Há quem sustente que o amor ficcionado por Manuel Tiago/Álvaro Cunhal se define ao nível do olhar, tal como no amor cortêz da poesia trovadoresca, ladeando as descrições sensuais, suadas sobre lençóis, tão típicas dos tempos que correm. Existirá alguma verdade nisso, mas também se lá pode subentender que no amor humano, entre pessoas concretas, deve existir um reduto não devassado, intransponível e intraduzível para os que não o vivem.

Este fresco-narração de um amor que se revelará eterno na sua fugacidade quebra igualmente o mito reaccionário de que os comunistas não levam em linha de conta os amores individuais e só serão sensíveis aos amores colectivos, aos amores de classe.

Muitas outras narrações da «Casa de Eulália» reclamam dentro de mim que lhes dirija um foco de luz. É impossível satisfazê-las a todas. A leitura do obra é indispensável. Mas não resisto a chamar a atenção dos que me lerem para a argumentação e a distinção que Álvaro Cunhal/Manuel Tiago estabelece entre esperança e confiança.viii Segue e seguirá sendo tão actual como quando foi escrita.

E por aqui me fico, com os votos de uma boa leitura ou releitura.

___________

i Tiago, Manuel – A Casa de Eulália; 1977, Lisboa, Ed. “Avante!”, pp. 202.

ii Rogério de Carvalho, um dos fautores da fuga do forte de Peniche.

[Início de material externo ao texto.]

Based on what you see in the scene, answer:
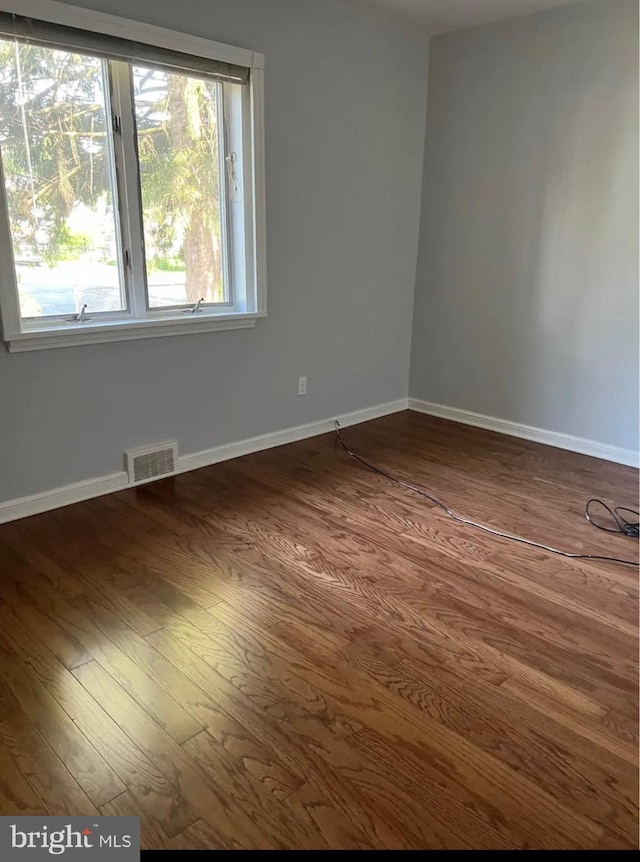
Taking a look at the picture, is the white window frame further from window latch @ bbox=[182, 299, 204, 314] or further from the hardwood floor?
the hardwood floor

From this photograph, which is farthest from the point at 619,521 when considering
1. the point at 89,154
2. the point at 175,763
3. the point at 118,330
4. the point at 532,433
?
the point at 89,154

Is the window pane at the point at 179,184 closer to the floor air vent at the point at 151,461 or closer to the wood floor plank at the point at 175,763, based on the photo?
the floor air vent at the point at 151,461

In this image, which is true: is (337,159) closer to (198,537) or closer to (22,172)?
(22,172)

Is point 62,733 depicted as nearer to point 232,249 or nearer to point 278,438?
point 278,438

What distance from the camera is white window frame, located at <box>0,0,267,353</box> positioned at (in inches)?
98.6

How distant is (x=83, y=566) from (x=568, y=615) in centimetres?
181

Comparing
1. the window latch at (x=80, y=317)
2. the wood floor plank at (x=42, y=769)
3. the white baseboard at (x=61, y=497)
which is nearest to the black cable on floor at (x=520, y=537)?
the white baseboard at (x=61, y=497)

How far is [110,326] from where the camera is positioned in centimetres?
286

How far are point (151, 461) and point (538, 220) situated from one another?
8.67 feet

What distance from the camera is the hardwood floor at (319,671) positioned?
4.74 ft

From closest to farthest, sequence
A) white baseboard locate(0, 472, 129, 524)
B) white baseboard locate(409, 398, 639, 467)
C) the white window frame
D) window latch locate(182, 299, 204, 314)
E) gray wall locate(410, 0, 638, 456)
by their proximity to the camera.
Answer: the white window frame, white baseboard locate(0, 472, 129, 524), window latch locate(182, 299, 204, 314), gray wall locate(410, 0, 638, 456), white baseboard locate(409, 398, 639, 467)

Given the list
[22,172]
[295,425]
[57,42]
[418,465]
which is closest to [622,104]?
[418,465]
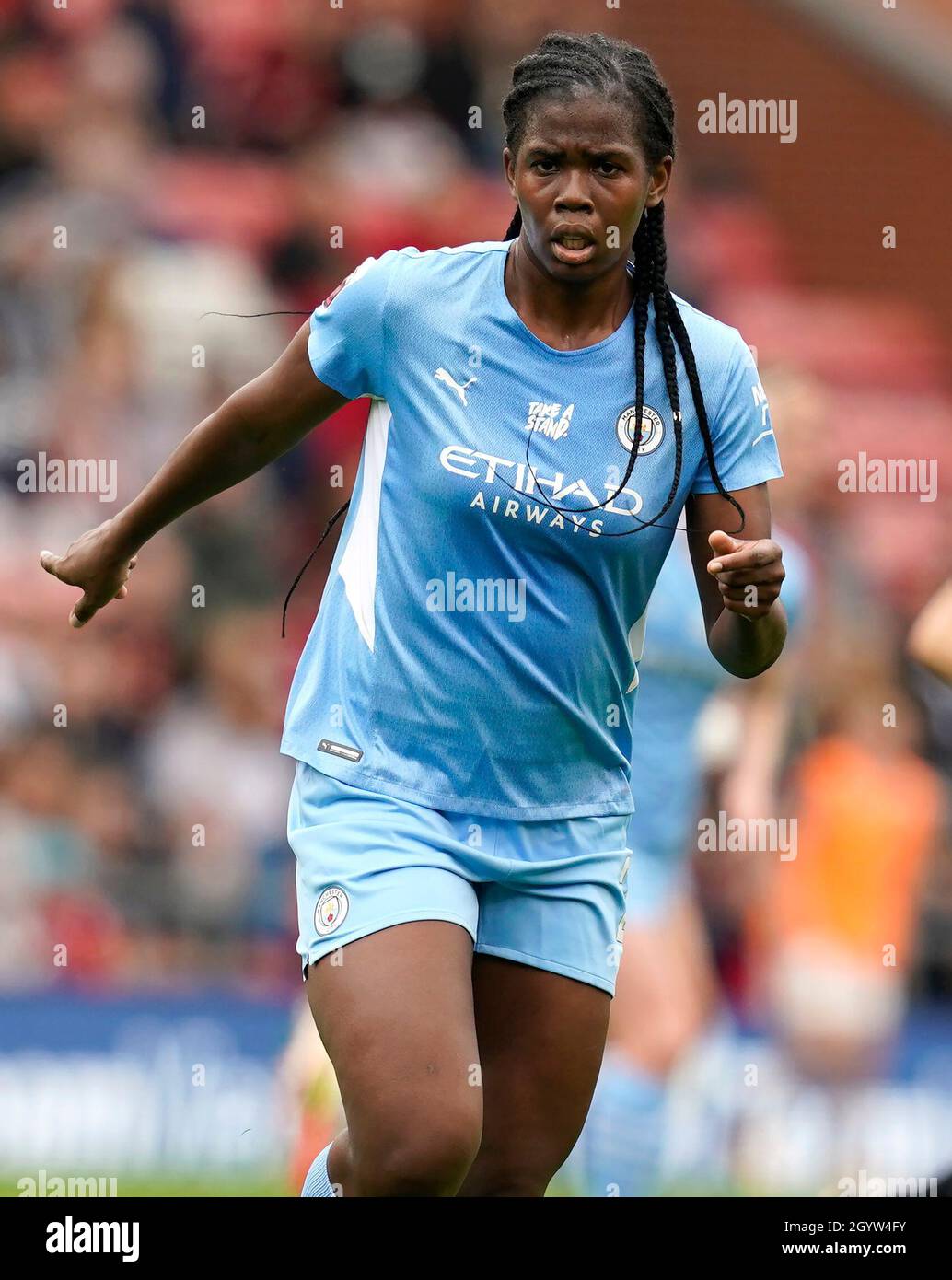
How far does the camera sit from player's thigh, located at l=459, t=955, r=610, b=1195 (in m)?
3.60

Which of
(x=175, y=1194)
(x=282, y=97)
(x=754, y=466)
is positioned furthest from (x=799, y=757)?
(x=754, y=466)

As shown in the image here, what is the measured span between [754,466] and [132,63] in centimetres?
626

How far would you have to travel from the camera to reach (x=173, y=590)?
8141 mm

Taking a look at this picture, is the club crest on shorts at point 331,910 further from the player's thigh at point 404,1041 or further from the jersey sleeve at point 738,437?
the jersey sleeve at point 738,437

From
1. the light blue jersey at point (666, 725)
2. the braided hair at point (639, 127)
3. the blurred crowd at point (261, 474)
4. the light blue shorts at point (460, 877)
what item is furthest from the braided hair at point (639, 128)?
the blurred crowd at point (261, 474)

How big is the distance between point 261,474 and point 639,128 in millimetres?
4943

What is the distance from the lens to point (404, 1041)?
325 cm

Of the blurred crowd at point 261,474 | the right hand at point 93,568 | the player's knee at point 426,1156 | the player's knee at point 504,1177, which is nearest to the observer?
the player's knee at point 426,1156

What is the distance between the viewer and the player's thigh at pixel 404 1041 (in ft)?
10.6

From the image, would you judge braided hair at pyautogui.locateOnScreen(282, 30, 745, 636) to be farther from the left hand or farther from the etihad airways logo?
the left hand

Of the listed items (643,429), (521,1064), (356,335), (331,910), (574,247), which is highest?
(574,247)

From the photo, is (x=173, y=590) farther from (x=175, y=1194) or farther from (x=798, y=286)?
(x=798, y=286)

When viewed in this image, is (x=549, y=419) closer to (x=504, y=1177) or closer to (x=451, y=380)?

iii Ajuda, aliás, que terminou bem prestes, pois os camaradas foram presos uma centena de quilómetros passada a fronteira e que se revestiu de episódios picarescos. Pode encontrar-se referência em : Pires Jorge, Joaquim – “Com Uma Imensa Alegria.” Notas Autobiográficas, 1984, Lisboa, Ed. “Avante!”.

iv Coronel João Varela Gomes, um dos principais protagonistas da tentativa de tomada do quartel de Beja, em 1962, e um dos dirigentes da 5ªDivisão depois do 25 de Abril de 74 e até ao 25 de Novembro de 1975.

v Thomas, Hugh – A Guera Civil Espanhola – ganhou o prémio Saumerset Maugham de 1961; teve umas quatro edições revistas; a edição portuguesa é provavelmente a tradução da 2ª edição inglesa, de 1977, com cerca de 700 pp; Jackson, Gabriel A República Espanhola E A Guerra Civil 1931-1939, 2 vols., publ.Europa-América, 1973, 690 pp.

vi A Casa de Eulália, capit. II, parte 5, pp. 40 a 42.

vii A Casa de Eulália, capit. V, parte 11, pp. 127 e 128.

viii A Casa de Eulália, capit. VII, parte 2, pp. 161 e 162.